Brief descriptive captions
★ ★ ★ ★ ★

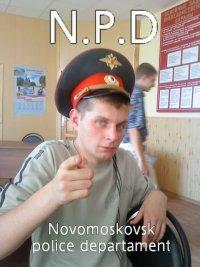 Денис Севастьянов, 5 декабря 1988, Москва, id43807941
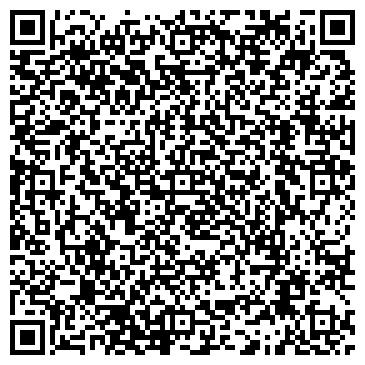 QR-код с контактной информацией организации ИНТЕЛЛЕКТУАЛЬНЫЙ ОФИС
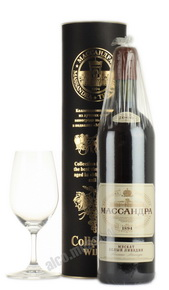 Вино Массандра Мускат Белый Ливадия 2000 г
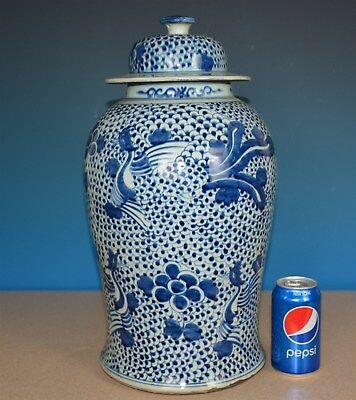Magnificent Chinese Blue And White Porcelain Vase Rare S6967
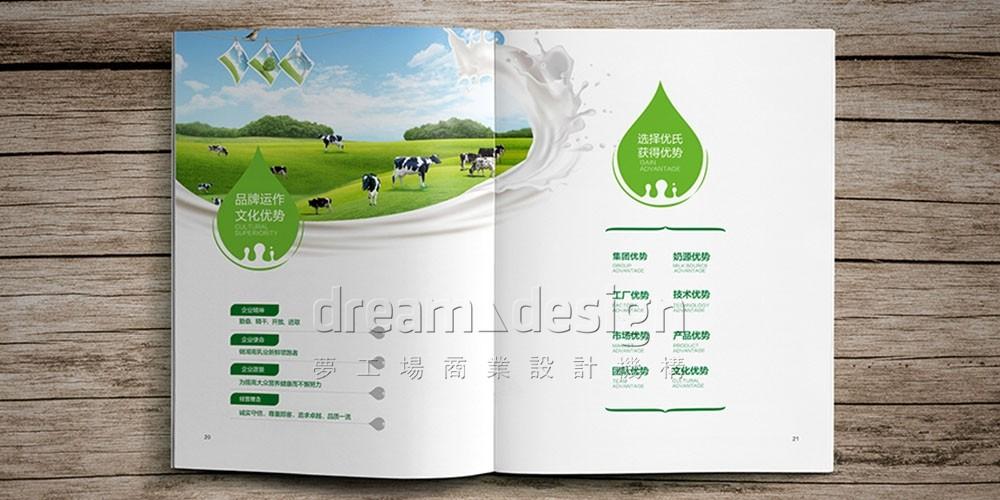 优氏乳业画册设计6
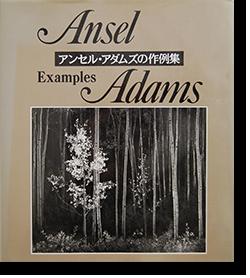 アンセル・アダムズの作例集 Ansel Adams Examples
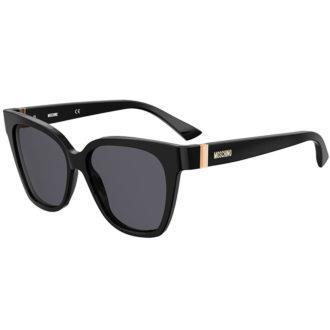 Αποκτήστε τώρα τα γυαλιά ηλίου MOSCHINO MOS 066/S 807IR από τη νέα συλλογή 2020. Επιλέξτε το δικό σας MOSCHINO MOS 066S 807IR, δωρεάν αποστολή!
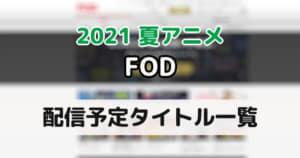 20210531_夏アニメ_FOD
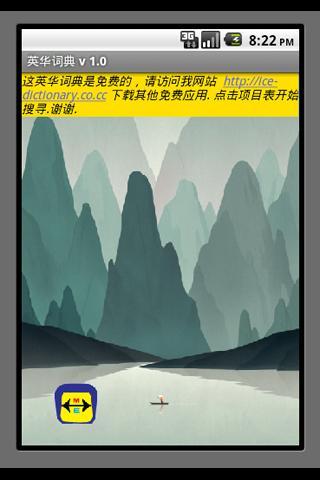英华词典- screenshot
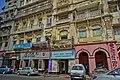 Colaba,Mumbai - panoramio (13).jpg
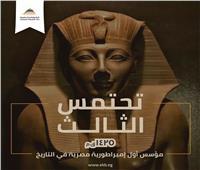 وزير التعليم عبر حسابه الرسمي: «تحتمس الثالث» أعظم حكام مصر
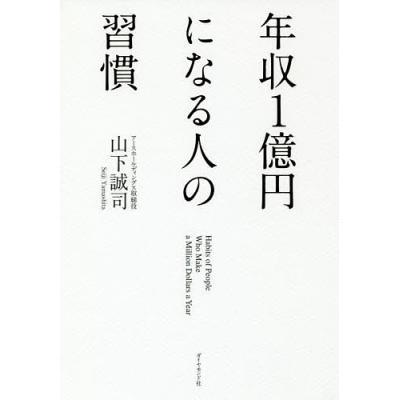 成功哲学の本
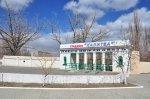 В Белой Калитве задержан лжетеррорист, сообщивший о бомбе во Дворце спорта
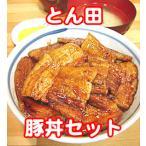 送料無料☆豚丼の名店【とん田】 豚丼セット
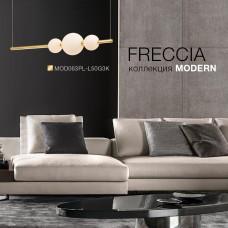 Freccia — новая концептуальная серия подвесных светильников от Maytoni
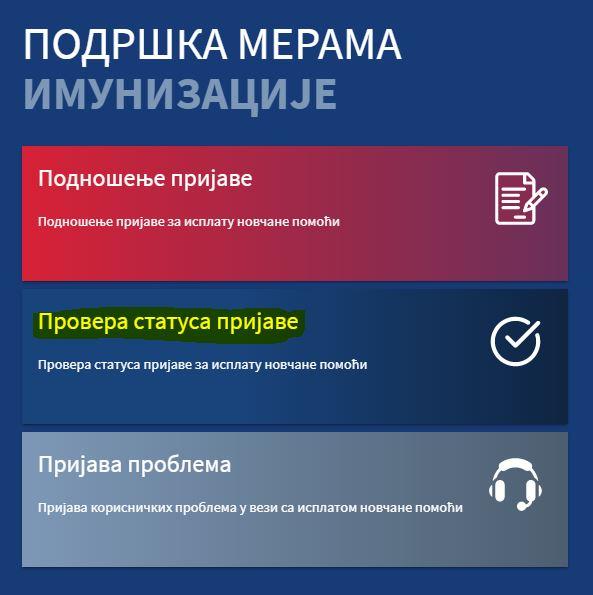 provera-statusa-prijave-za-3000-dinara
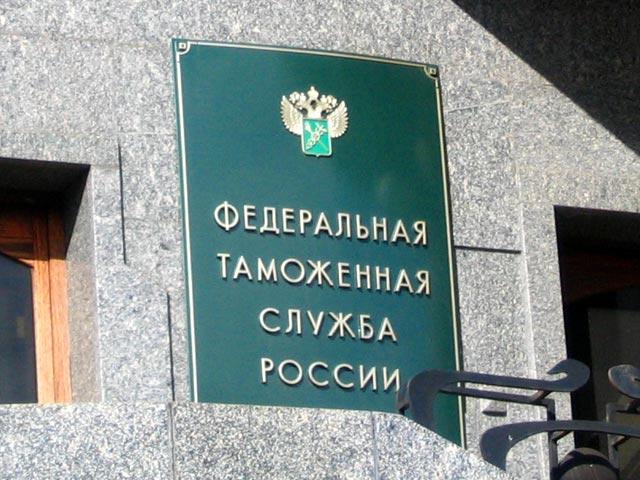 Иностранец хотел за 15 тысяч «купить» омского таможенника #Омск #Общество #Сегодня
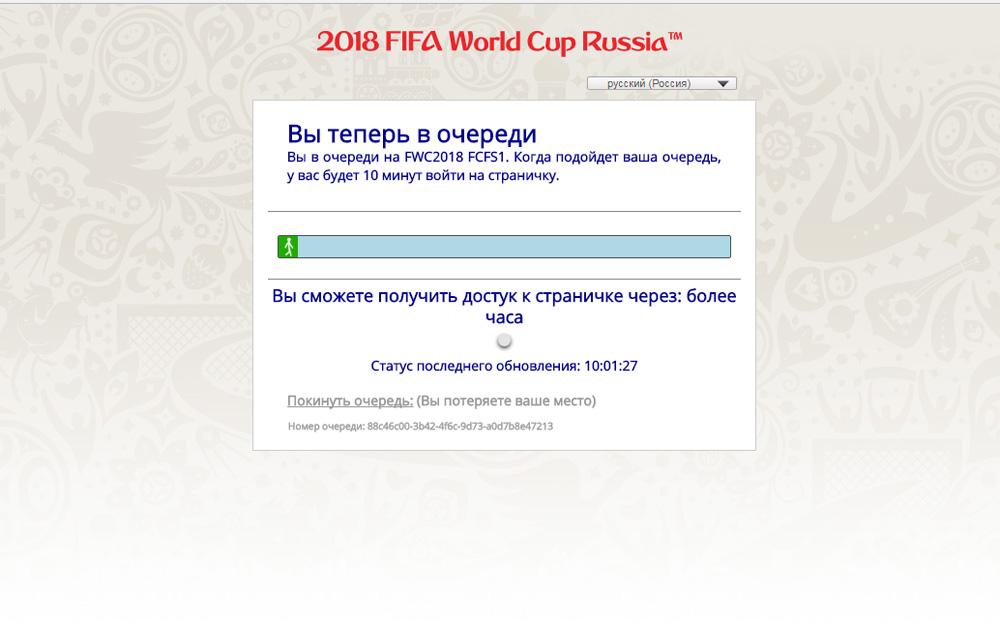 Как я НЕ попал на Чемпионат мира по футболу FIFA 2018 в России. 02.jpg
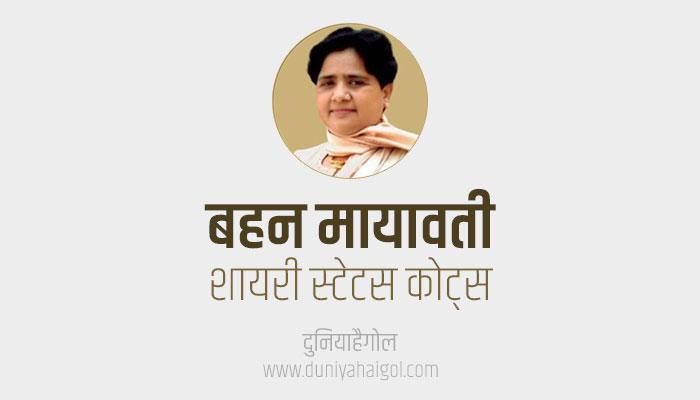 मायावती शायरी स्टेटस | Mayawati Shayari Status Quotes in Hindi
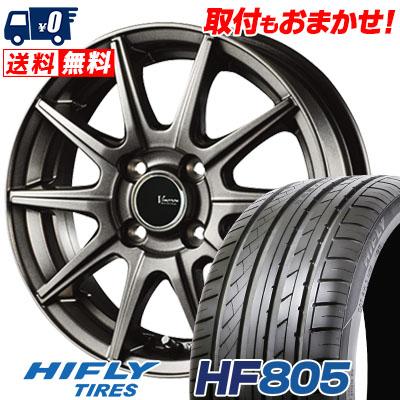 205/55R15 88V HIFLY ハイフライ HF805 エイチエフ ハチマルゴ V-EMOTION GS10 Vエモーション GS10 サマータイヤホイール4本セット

★ ★ ★ ★ ★

Problem to work on:
The result should be all the records, retyped exactly, with no pictures among them.

Exercise answer:
 Денис Севастьянов, 5 декабря 1988, Москва, id43807941
 QR-код с контактной информацией организации ИНТЕЛЛЕКТУАЛЬНЫЙ ОФИС
 Вино Массандра Мускат Белый Ливадия 2000 г
Magnificent Chinese Blue And White Porcelain Vase Rare S6967
 优氏乳业画册设计6
 アンセル・アダムズの作例集 Ansel Adams Examples
 Αποκτήστε τώρα τα γυαλιά ηλίου MOSCHINO MOS 066/S 807IR από τη νέα συλλογή 2020. Επιλέξτε το δικό σας MOSCHINO MOS 066S 807IR, δωρεάν αποστολή!
 20210531_夏アニメ_FOD
英华词典- screenshot
 Colaba,Mumbai - panoramio (13).jpg
 وزير التعليم عبر حسابه الرسمي: «تحتمس الثالث» أعظم حكام مصر
 成功哲学の本
 В Белой Калитве задержан лжетеррорист, сообщивший о бомбе во Дворце спорта
 送料無料☆豚丼の名店【とん田】 豚丼セット
 Freccia — новая концептуальная серия подвесных светильников от Maytoni
 provera-statusa-prijave-za-3000-dinara
 Иностранец хотел за 15 тысяч «купить» омского таможенника #Омск #Общество #Сегодня
 Как я НЕ попал на Чемпионат мира по футболу FIFA 2018 в России. 02.jpg
 मायावती शायरी स्टेटस | Mayawati Shayari Status Quotes in Hindi
 205/55R15 88V HIFLY ハイフライ HF805 エイチエフ ハチマルゴ V-EMOTION GS10 Vエモーション GS10 サマータイヤホイール4本セット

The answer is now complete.